Не вините Константина Александрыча: вы, может быть, не знаете, какое болезненное, упоительное наслаждение мучить ребенка, за волосок, за улыбку которого мы готовы отдать полжизни? И еще как мучить!
По этому поводу я скоро расскажу вам другую историю… грустную историю, странную историю.
Сакс все молчал и сидел, угрюмо наклонив голову.
Полинька вынесла из своей спальни какие-то книжки и подошла к мужу.
— Смотри, Костя, — сказала она:- вот что прислала мне сегодня Таня Запольская. Стоит ли их читать? Ты ведь все знаешь.

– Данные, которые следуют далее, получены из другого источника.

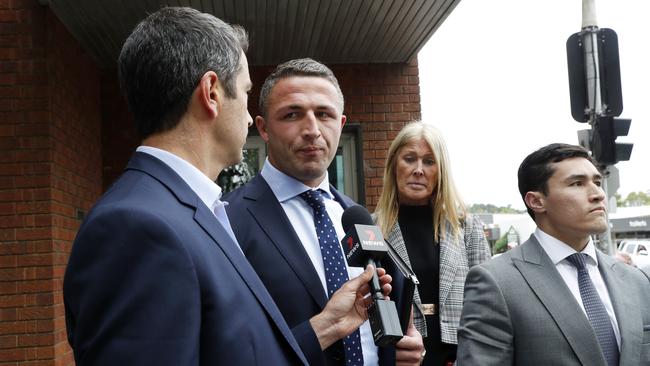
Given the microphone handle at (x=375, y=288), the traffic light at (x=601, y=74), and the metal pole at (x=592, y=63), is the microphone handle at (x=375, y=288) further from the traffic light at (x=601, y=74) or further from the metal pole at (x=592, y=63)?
the traffic light at (x=601, y=74)

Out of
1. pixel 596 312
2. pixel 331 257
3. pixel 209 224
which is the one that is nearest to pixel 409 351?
pixel 331 257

Константин Александрыч взглянул на книги: то был бесконечно длинный французский роман.
— Брось это, — сказал он: — лучше ничего не читать, чем портить свой вкус этою дрянью.
— Да мне хочется читать что-нибудь, — говорила Полинька, взявши с этажерки роман Жоржа Санда «Les Mauprats» [42]. — Это хорошо?
— Это очень хорошо, Полинька, да ведь ты же выбранила Жоржа Санда напропалую.
— Ну, я виновата, я стану его читать.
— Ты еще жаловалась, что ничего в нем не понимаешь.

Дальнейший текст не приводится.